**Page excerpt**.
Christ Church College
- Established: 1866; 160 years ago
- Affiliations: Chhatrapati Shahu Ji Maharaj University
- Principal: Dr. Joseph Daniel
- Location: The Mall, Kanpur, Uttar Pradesh 26°28′21″N 80°21′08″E﻿ / ﻿26.472542°N 80.352352°E
- Campus: Urban;
- Website: www.cccknp.ac.in

= Christ Church College, Kanpur =

Christ Church College, Kanpur is a college established in 1866, affiliated with Kanpur University, in Kanpur, Uttar Pradesh, India.
Earlier in 1840, SPG Mission School was established to educated Christian students. Later its name turned to present one. It is managed by Church of North India (C.N.I). Agra Diocese, managed by the Christ Church College Society, Kanpur.

**Set problem A**.
Answer these questions from the Christ Church College profile, one per line:
(i) Who is named as the principal?
(ii) In what year was SPG Mission School established?
(iii) What type of campus does the college have?
The Christ Church College profile and the listing after it are separate, unrelated material.

[Records of spatial questions]
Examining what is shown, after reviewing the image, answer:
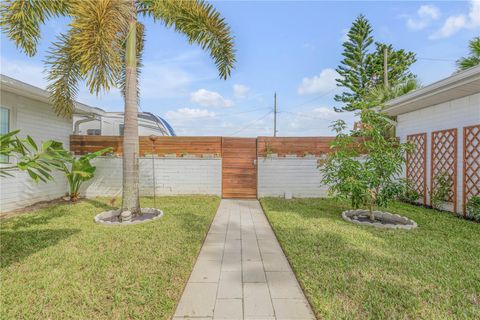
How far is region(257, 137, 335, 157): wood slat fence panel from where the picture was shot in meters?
7.95

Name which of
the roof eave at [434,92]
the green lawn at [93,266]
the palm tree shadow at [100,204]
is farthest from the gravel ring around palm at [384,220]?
the palm tree shadow at [100,204]

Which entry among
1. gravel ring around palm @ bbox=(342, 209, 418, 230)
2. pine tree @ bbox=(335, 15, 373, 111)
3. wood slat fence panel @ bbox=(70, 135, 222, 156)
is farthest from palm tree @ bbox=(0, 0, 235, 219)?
pine tree @ bbox=(335, 15, 373, 111)

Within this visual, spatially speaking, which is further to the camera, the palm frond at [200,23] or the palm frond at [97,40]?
the palm frond at [200,23]

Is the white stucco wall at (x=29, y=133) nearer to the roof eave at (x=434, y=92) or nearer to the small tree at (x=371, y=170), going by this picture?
the small tree at (x=371, y=170)

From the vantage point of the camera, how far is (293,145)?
7980 millimetres

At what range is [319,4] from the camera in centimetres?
633

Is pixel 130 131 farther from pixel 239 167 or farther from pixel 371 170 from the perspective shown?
pixel 371 170

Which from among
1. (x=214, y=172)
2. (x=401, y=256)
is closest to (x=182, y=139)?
(x=214, y=172)

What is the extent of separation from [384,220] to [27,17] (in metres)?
8.26

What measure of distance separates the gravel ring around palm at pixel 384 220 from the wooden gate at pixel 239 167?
3.27m

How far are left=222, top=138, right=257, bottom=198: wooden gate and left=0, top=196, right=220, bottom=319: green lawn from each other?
2887 mm

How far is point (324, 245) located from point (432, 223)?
2918 millimetres

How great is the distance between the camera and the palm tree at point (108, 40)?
164 inches

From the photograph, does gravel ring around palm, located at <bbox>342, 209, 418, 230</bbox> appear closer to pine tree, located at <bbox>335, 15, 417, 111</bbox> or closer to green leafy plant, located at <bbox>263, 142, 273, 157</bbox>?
green leafy plant, located at <bbox>263, 142, 273, 157</bbox>
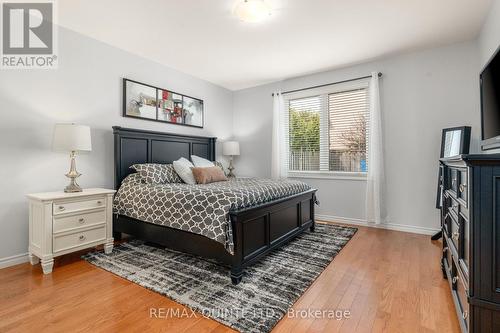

**Set problem B**. In the listing, replace "camera" with "lens". Reproduce only the lines starting with the line containing "Is the white" and going on through the line containing "7980 millimetres", keeping everything else in them unchanged.

**Correct output A**.
(i) Dr. Joseph Daniel
(ii) 1840
(iii) Urban

**Correct output B**.
Is the white stucco wall at (x=29, y=133) nearer to the roof eave at (x=434, y=92) or nearer to the small tree at (x=371, y=170), going by this picture?
the small tree at (x=371, y=170)

From the vantage point of the lens, how far is (293,145)?
7980 millimetres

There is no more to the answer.